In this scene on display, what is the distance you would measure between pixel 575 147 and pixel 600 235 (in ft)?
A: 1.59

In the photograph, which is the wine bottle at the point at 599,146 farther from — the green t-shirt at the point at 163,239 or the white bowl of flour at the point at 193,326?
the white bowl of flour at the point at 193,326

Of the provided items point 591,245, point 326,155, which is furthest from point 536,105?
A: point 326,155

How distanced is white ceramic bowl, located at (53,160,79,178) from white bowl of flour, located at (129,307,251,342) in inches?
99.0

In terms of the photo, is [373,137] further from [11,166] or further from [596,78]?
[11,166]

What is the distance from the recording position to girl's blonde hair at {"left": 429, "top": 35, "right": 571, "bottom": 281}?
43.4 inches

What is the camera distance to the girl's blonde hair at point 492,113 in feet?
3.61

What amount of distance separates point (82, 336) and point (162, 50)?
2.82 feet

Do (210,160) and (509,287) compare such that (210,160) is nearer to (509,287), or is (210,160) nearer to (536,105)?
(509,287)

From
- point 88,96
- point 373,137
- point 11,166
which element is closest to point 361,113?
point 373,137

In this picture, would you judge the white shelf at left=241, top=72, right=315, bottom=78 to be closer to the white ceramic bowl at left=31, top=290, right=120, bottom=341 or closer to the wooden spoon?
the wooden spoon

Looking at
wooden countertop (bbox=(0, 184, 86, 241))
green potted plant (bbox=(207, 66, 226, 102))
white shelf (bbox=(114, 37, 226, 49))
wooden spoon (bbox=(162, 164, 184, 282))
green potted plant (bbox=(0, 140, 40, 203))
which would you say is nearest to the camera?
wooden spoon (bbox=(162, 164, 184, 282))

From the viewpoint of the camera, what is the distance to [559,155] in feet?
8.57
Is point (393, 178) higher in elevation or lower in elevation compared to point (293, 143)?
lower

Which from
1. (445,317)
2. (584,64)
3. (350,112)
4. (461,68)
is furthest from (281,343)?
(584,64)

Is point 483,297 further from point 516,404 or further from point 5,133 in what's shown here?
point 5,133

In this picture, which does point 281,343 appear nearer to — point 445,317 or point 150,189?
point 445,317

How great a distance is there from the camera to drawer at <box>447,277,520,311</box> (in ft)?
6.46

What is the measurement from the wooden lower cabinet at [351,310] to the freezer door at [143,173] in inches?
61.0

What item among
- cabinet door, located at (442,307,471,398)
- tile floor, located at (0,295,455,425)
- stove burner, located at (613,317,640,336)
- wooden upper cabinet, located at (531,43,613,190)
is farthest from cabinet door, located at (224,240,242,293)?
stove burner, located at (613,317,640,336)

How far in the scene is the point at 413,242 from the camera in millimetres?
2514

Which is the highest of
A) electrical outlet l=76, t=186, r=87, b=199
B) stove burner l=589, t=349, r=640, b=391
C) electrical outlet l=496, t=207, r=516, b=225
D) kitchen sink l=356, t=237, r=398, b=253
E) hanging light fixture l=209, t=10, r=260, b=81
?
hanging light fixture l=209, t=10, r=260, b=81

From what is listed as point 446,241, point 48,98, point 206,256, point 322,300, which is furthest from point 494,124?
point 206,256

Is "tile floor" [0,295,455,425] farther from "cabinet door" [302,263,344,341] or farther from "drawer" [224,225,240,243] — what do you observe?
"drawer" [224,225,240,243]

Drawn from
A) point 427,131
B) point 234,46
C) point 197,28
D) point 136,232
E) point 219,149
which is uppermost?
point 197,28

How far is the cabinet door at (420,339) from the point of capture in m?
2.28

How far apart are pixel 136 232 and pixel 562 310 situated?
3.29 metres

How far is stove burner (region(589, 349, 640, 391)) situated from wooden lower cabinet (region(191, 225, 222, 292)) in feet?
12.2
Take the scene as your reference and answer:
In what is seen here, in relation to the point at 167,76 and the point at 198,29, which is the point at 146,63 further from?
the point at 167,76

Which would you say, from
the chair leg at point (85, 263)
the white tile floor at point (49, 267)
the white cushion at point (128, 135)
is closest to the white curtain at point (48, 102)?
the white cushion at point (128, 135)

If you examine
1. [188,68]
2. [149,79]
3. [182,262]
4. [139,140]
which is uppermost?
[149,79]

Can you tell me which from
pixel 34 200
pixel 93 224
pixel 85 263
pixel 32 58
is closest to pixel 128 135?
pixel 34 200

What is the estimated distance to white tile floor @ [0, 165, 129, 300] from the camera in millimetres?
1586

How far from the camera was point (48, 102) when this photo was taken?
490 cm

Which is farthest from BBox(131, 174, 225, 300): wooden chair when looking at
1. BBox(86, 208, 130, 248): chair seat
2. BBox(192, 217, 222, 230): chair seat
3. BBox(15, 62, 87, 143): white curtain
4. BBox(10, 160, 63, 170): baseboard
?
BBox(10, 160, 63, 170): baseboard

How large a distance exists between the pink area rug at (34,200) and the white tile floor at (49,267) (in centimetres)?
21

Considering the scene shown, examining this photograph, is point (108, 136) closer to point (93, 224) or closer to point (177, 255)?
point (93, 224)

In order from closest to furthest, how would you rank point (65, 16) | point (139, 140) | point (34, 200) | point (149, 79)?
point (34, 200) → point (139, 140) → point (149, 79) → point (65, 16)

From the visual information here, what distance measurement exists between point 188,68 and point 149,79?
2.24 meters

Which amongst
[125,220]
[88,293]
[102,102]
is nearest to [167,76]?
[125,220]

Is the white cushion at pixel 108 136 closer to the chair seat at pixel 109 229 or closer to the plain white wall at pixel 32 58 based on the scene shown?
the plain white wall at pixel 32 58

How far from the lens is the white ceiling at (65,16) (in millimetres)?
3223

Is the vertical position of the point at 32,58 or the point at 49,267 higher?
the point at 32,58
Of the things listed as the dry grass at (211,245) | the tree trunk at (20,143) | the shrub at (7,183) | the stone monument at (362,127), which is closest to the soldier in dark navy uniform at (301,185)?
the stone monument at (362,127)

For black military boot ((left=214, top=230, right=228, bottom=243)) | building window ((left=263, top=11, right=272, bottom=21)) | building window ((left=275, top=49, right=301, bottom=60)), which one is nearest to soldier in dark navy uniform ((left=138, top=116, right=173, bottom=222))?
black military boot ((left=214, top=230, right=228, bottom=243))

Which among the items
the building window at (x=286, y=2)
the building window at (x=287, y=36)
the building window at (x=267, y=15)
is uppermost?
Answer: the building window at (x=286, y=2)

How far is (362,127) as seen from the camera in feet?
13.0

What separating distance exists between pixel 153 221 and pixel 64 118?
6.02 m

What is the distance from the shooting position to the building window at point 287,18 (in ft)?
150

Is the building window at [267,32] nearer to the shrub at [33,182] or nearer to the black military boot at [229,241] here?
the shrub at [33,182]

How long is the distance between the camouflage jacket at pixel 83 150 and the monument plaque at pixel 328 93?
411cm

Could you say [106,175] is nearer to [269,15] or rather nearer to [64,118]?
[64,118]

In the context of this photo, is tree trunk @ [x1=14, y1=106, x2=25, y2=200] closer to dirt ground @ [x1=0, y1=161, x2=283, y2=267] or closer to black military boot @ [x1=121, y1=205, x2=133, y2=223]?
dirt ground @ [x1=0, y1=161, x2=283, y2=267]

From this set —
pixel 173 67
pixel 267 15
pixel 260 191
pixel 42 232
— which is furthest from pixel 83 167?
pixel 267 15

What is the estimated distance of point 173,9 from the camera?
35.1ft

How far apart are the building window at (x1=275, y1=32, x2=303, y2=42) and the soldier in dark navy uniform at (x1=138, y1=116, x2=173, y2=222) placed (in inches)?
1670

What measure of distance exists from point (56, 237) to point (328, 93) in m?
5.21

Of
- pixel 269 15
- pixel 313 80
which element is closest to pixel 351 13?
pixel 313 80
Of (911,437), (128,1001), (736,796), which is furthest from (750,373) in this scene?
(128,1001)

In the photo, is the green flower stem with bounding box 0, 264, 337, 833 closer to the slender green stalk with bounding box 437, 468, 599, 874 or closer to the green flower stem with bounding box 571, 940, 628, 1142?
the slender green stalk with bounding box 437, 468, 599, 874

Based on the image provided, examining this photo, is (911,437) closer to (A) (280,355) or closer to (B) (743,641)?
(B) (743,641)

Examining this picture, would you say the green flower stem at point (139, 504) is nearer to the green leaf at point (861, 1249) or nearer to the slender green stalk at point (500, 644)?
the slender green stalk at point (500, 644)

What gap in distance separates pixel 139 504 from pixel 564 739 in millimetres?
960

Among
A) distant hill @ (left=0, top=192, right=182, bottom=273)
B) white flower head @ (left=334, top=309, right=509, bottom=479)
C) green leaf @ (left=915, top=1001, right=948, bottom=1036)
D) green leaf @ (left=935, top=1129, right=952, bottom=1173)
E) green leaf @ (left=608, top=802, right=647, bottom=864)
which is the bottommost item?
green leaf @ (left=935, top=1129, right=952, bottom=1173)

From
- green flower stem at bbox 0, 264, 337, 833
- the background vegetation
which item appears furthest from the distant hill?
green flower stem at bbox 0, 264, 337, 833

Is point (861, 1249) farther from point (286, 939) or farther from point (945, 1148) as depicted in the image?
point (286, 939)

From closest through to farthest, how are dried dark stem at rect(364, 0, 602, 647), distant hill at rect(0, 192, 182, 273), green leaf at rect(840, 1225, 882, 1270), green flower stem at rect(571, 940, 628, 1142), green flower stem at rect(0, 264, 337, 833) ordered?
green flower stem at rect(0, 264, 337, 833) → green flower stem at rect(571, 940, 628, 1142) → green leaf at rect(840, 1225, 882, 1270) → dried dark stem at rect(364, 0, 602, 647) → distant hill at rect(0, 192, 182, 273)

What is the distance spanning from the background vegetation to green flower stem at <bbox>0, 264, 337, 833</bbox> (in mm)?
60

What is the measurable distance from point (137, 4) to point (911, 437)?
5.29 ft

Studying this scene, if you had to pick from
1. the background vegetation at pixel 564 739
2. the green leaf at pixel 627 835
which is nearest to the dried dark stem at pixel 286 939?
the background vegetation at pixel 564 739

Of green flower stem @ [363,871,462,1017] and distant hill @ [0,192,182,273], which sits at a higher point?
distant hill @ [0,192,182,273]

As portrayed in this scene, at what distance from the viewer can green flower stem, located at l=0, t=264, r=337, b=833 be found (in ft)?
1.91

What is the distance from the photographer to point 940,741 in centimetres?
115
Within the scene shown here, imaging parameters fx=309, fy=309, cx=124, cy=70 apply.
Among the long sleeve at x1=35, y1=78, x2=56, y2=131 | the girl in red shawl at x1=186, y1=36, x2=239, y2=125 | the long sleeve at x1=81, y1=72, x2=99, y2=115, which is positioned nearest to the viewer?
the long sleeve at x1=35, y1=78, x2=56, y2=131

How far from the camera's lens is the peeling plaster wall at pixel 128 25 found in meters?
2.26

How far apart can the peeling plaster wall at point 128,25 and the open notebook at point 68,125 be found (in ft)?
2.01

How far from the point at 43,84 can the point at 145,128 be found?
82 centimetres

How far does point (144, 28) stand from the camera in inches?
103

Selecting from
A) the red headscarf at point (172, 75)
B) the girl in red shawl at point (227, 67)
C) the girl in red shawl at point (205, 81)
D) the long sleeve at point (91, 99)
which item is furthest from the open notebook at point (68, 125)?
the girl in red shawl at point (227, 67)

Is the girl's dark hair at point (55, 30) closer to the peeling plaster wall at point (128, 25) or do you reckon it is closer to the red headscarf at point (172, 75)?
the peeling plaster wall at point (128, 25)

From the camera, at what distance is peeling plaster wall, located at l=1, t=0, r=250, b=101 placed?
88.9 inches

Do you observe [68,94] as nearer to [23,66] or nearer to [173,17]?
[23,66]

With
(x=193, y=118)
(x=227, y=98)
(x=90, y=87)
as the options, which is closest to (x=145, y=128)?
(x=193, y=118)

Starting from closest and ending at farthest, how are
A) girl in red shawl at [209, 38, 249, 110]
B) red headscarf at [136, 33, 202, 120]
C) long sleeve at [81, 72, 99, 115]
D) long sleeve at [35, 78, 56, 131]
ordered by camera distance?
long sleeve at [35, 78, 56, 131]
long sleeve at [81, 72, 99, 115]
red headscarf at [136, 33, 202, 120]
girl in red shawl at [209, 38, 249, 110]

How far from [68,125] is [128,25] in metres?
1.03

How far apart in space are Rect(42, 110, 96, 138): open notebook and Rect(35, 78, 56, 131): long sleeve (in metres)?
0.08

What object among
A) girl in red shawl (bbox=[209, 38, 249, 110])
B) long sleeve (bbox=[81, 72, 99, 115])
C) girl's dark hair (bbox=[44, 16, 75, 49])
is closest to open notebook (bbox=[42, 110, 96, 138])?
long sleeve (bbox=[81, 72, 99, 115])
+-------+
*Stated problem:* Format the records as a two-column CSV with the columns text and answer, from the start of the records up to and including the line with "A: point 326,155". Use one row per record, with each value in a single quoted field and line breaks replaced by spaces.

*Solution for this problem:*
text,answer
"In this scene on display, what is the distance you would measure between pixel 575 147 and pixel 600 235 (in ft)?","A: 1.59"
"In the photograph, which is the wine bottle at the point at 599,146 farther from — the green t-shirt at the point at 163,239 or the white bowl of flour at the point at 193,326?","the white bowl of flour at the point at 193,326"
"Of the provided items point 591,245, point 326,155, which is furthest from point 536,105?","A: point 326,155"